EXTRACT:
━━━━━━━━━━━━━━━━━━━━━━━━━━━━━━

Bob Gaydos is writer in residence at zestoforange.com.

 

Good News, from Back to Front Page

Thursday, July 2nd, 2020

By Bob Gaydos

 The newest Yankee pitcher, Gerritt Cole, pitches batting practice at Yankee Stadium. Spring training has been delayed.

The newest Yankee pitcher, Gerritt Cole, pitches batting practice at Yankee Stadium. Spring training has been delayed.

  The boys of summer are going to finally start playing baseball … in July. Better late than never. Basketball and hockey players will be busy, too. For them, it’s unfinished business.

    This falls in the category of good news, for the players and fans, not to mention team owners and all the ancillary employees. Sports may be considered a diversion by some, a trifle to others. But to millions, sports are a welcome, even healthful, escape. As citizens of an agitated world, we can all use something to, if only temporarily, take our minds off, you know, things. Something to at least start the day without anxiety and angst.

     I began following the late Earl Warren’s formula for starting the day in my late teens: Begin reading in the back of the paper with the sports pages. Warren said: “I always turn to the sports pages first, which records people’s accomplishments. The front page has nothing but man’s failures.“

     For me, it was the New York Daily News. Look at the other stuff later; it’ll still be there. I figured if it was good enough for a Chief Justice of the Supreme Court, it was good enough me. Who won? Who pitched? How many, how fast, how about that?

     Later, when I was a sports editor for a couple of years, I tried to make my pages entertaining enough for other followers of Warren‘s philosophy. Here’s your morning jolt, sports fans! I don’t know if I succeeded, but it was certainly fun for me.

      So when they stopped sports along with everything else four months ago, it was bad news. There was nowhere to go for diversion. Netflix has served a purpose, but it’s tough to start the real day with fantasy heroes. Who hit the buzzer beater? Did the Knicks actually win? Who’s playing shortstop for the Yankees this year?

       I know it won’t be the same for a while. Maybe ever. So it’ll be different. But it’s likely that there will be pro sports later this month and, more likely, pro football in the fall. Go Giants! That’s good news.

      If you’re wondering why I’m focusing on good news here, it’s because of a comment Emma Gonzalez-Laders, a faithful reader, made on my most recent column: “You’re not normally the bringer of good news. I like this twist.”

      The “twist” she was referring to was taking a week’s worth of events that didn’t go the way Donald Trump would have liked — Supreme Court rulings, botched firings, campaign rallies in empty stadiums, stuff like that — and reporting it as good news. It’s what one has had to do to find “good news” in an age of all-Trump, all-chaos, all the time. It can get exhausting.

━━━━━━━━━━━━━━━━━━━━━━━━━━━━━━

SET OF TASKS:
**A.** Reproduce word for word the portion of the column on the return of sports that opens with the words containing "The boys of" and closes with "anxiety and angst.".
**B.** Answer the following from the column on the return of sports:
(i) Which newspaper did the writer read in following Earl Warren's formula?
(ii) How long ago, according to the column, were sports stopped along with everything else?
(iii) Who made the comment that the writer is not normally the bringer of good news?
**C.** Extend the column on the return of sports, continuing from its final sentence.

━━━━━━━━━━━━━━━━━━━━━━━━━━━━━━

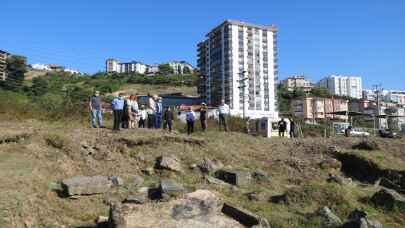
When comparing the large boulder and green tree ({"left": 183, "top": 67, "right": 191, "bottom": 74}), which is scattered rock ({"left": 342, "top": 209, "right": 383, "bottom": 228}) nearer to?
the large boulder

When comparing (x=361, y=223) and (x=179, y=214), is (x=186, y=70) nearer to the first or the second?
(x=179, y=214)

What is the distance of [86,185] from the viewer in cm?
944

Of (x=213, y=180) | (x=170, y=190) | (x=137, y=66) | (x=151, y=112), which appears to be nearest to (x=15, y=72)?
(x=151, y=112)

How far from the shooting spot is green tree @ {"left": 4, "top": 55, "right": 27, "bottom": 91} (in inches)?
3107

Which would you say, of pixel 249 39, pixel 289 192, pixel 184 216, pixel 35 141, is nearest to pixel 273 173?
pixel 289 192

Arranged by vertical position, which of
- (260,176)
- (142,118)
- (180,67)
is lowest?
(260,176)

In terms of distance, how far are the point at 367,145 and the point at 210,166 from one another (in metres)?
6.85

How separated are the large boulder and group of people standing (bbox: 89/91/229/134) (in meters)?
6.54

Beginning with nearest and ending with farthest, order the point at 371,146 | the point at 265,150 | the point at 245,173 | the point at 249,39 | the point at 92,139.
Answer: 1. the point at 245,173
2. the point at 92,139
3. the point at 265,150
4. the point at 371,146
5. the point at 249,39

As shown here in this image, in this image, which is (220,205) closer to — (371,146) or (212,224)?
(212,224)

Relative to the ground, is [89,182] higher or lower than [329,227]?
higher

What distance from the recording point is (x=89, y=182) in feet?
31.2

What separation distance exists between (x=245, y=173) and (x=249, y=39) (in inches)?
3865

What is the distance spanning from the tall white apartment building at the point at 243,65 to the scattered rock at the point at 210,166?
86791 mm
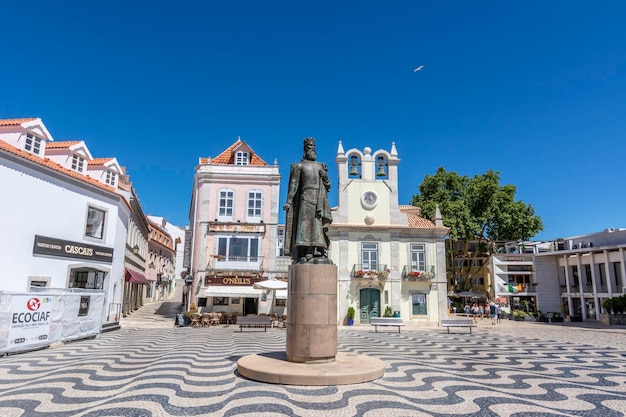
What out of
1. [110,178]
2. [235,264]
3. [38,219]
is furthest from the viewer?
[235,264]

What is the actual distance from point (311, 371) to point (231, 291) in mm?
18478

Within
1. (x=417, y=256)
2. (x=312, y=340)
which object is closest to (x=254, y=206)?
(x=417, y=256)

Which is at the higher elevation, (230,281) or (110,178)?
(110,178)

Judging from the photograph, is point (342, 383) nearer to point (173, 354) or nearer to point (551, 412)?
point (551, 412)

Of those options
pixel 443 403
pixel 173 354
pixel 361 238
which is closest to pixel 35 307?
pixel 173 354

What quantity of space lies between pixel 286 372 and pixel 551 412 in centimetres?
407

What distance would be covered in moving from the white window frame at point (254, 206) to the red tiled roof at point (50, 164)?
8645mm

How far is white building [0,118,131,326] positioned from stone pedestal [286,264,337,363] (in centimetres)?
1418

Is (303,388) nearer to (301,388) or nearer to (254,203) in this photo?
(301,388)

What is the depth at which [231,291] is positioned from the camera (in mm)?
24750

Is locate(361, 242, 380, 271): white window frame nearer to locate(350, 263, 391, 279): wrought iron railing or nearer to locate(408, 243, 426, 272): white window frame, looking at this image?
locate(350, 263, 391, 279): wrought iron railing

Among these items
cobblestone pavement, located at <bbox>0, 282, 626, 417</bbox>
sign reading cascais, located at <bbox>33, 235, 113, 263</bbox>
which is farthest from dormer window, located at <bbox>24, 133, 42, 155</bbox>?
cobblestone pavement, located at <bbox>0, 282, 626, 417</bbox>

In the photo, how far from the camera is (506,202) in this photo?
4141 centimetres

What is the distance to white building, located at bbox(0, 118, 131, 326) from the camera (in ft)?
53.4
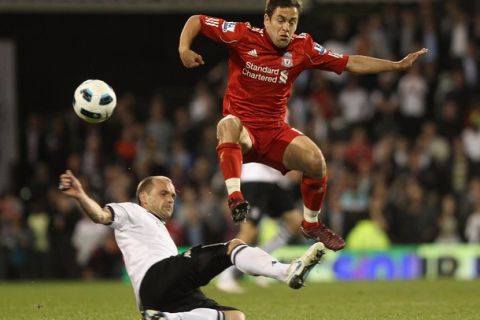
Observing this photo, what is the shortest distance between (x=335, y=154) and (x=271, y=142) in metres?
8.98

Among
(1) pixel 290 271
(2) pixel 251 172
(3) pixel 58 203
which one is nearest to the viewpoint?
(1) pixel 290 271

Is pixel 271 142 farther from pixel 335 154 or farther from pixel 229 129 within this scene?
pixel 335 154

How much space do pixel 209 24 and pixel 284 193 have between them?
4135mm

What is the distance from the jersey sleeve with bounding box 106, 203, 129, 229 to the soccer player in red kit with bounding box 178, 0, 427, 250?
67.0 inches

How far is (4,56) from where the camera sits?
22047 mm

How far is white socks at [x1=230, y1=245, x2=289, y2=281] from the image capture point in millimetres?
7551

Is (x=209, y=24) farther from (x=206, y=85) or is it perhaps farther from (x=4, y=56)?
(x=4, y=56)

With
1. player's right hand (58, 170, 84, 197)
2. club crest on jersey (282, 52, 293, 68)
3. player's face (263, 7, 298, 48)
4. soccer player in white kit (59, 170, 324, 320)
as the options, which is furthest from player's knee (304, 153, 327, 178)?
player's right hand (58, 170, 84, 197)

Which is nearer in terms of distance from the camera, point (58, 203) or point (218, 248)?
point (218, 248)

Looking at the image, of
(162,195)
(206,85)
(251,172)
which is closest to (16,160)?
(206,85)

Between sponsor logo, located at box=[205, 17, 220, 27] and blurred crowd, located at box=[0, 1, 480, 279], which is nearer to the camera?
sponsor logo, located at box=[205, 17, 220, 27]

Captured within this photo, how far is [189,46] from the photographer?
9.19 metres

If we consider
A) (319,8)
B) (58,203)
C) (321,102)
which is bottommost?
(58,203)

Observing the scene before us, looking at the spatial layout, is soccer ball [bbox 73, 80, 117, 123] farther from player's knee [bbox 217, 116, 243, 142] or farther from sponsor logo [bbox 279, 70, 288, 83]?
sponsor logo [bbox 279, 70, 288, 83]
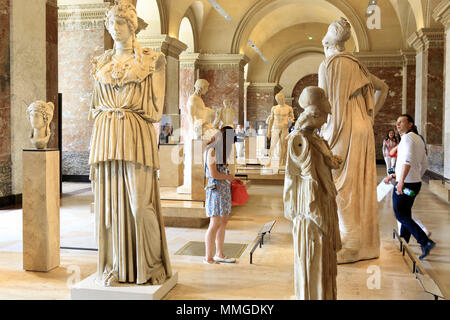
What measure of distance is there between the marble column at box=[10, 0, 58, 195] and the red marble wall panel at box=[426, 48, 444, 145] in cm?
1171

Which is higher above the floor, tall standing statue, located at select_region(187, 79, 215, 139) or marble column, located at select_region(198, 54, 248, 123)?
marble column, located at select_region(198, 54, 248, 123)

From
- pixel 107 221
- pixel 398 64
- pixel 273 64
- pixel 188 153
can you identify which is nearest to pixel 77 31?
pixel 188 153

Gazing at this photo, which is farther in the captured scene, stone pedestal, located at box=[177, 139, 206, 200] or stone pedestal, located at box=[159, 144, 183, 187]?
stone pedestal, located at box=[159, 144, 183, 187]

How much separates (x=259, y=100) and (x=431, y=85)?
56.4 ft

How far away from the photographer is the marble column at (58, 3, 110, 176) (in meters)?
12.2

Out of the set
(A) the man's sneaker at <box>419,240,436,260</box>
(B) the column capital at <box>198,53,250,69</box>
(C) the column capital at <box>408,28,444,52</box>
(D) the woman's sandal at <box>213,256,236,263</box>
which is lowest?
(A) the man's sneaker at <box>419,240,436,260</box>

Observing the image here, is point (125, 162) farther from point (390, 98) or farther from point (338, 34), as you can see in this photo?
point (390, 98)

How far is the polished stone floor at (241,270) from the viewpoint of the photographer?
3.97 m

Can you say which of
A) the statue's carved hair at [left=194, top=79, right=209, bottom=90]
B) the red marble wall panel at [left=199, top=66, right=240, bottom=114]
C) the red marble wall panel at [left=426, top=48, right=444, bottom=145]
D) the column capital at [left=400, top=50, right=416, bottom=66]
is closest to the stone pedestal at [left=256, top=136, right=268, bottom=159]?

━━━━━━━━━━━━━━━━━━━━━━━━━━━━━━

ANSWERS BY TASK:
**A.**
The boys of summer are going to finally start playing baseball … in July. Better late than never. Basketball and hockey players will be busy, too. For them, it’s unfinished business.

    This falls in the category of good news, for the players and fans, not to mention team owners and all the ancillary employees. Sports may be considered a diversion by some, a trifle to others. But to millions, sports are a welcome, even healthful, escape. As citizens of an agitated world, we can all use something to, if only temporarily, take our minds off, you know, things. Something to at least start the day without anxiety and angst.

**B.**
(i) The New York Daily News.
(ii) Four months ago.
(iii) Emma Gonzalez-Laders, a faithful reader.

**C.**
       But, nothing is forever. Witness the results of a recent poll conducted by The Associated Press-NORC Center for Public Affairs Research. The poll, taken shortly after the death of George Floyd in Minneapolis, reported that about half of American adults believe police violence against the public is a “very” or “extremely” serious problem. Last September, that same poll showed only about one-third of American adults felt that way.

       That is a significant change in a short period of time on a controversial social issue. The poll also revealed that 61 percent of Americans say police in most communities are more likely to use deadly force against a black person than a white person. That compares with 49 percent in 2015. And only about a third of Americans say the race of a person does not make a difference in the police use of deadly force. In 2015, half of Americans felt that way. Significantly, 65 percent said that police officers who cause injury or death in the course of their job are treated too leniently by the justice system, a 24-point increase over 2015.

        The poll results, along with the nationwide demonstrations protesting the way police took Floyd into custody — an officer knelt on his neck for eight minutes while three officers stood by and watched — suggest that Americans are finally ready to  rethink the role of police in their communities. Indeed, there has been a flurry of legislative action at city, state and federal levels to redefine the police mission, reduce police budgets, rethink training and recruiting, strip forces of military hardware, even eliminate police forces since Floyd’s much-viewed death.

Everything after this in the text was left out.